Color in alcohol. Crown has uniform to slightly mottled plates which are mostly dark brown; face is brown-black with mottling on upper labials, loreal and first subocular; chin is olive green; throat is mostly olive green with some yellow and black mottling; trunk is darkly pigmented with six to eight rows of indistinct spots laterally; dorsal surface of legs uniform dark brown with some traces of round white spots; ventral surface is yellow-red with some black intruding laterally, and black often along the seams of the ventral plates; tail is uniform dark brown above and laterally and ventrally; distally banded with indistinct wide black yellow bands.

Variation. Lamellae on fourth finger 15–16; lamellae on fourth toe 36–38; total pores 21–23; occipitals at parietal usually 4–5; upper labials 7–8, the second through fourth are equal in length and the longest; lower labials 5–7; chin shields 4–5 pairs; rows of antegulars 9–10; loreal longer than frontonasal.

Comparisons. Tupinambis zuliensis sp. n. can be distinguished from T. teguixin and T. cryptus by having the second supraocular the longest and the largest in area (the other two species have the first supraocular the longest and the second is largest in area). It can be distinguished from T. cuzcoensis by having the post mental longer than the first pair of chin shields (it is shorter than the first pair of chin shields in T. cuzcoensis).

Etymology. This lizard is named after the Venezuela state it occurs in, Zulia. We suggest the English common name Maracaibo Basin Tegu Lizard for this species.

Natural History. Nothing known.

Discussion

Here we describe three cryptic species related to Tupinambis teguixin on the basis of morphology and genetics.

The Tupinambis teguixin group is morphologically conserved, and when combined with our historical reliance on measurable and descriptive characters, has led us to underestimate the diversity in this lizard complex for almost 250 years. Our attempt to resolve cryptic species with molecular and morphological evidence yields two sympatric and undoubtedly syntopic species (T. cryptus sp. n. and T. teguixin) that are living alongside each other and cannot be easily distinguished in the field. Each cryptic species represents a monophyletic lineage and three of these species appear to have distributions that are potentially sympatric and syntopic at some locations. Needless to say, we have not been able to rule out the possibility that other cryptic species are present in northeastern South America and, in fact, think it likely based upon morphology that did not agree well with any of the species discussed here. Thus, other species of the T. teguixin group remain to be defined.
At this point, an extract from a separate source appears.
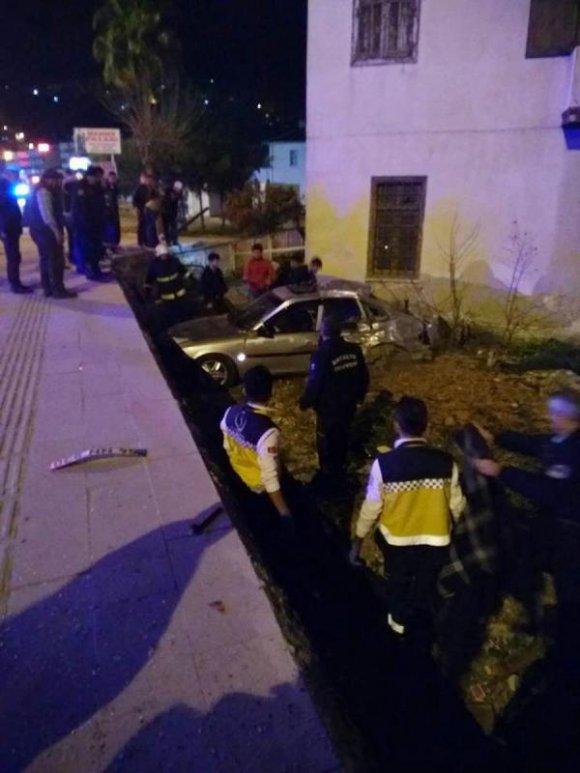 Finike'de kaza: 2 üniversiteli öldü, diğeri ağır yaralandı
Hatchling and juvenile coloration and pattern remain to be elucidated for each of these taxa. Our initial thought was that T. teguixin hatchlings have wide dark transverse bands separated by narrow yellow or white bands, and that T. cryptus sp. n. hatchlings and juveniles have alternating transverse bands that are about equal in length. However, the Tobago population of T. cryptus does not conform to this pattern, suggesting variation within each of these species is complex and overlapping. Speciation is not always accompanied by recognizable phenotypic change [46].

Evidence [47, 48] suggests that a molecular phylogeny can serve as a sorting mechanism when specimens are examined with the hindsight of this tool. Morphological characters once considered ‘‘individual variation” can be reliable apomorphies for species identification, although these characters are few in number in the T. teguixin group.
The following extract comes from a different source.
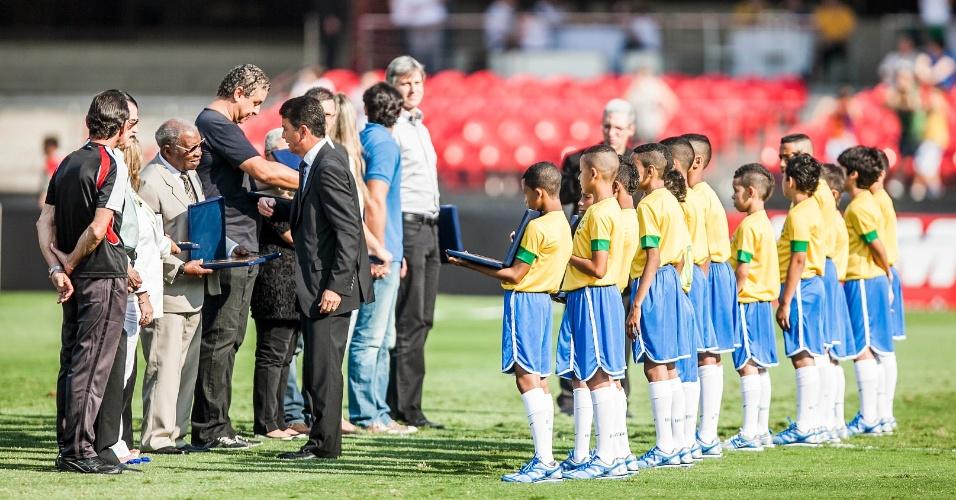 Antes de Brasil x África do Sul, campeões mundiais de 1958 receberam homenagem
Tupinambis teguixin has been given two common names, the golden tegu (T. teguixin and T. cryptus) and the black and white tegu. Salvator merianae is also mostly black and white [18]. The two species of golden tegus, T. teguixin and T. cryptus, both have adult patterns of black, brown and gold/yellow/white, with adult male T. teguixin tending to be darker than T. cryptus males based upon our relatively small sample of live specimens.

Unexpectedly, we found a substantial amount of confusion still exists between members of the Tupinambis teguixin group and the Salvator merianae group. Müller [49] named T. teguixin sebastiani and T. t. buzioensis based on island populations in southeast Brazil. Böhme [50] recognized these as belonging to T. (= Salvator) merianae, not T. teguixin, and reallocated the names appropriately. A recently published paper on exotic reptiles in the Philippine pet trade lists Tupinambis teguixin, however the accompanying photograph clearly shows a species of Salvator [51]. Fig 12 compares profiles of Salvator merianae and Tupinambis teguixin. Data for the number of Tupinambis teguixin group members involved in the novelty leather trade are apparently unknown. While large numbers of tegus are taken from the wild each year for the leather industry, most of these appear to be Salvator merianae, or another member of the Salvator clade. Members of the Tupinambis teguixin group are likely more often consumed as bush meat or enter the pet trade. The confusion between T. teguixin group members and S. merianae is on-going and basal to the confusion.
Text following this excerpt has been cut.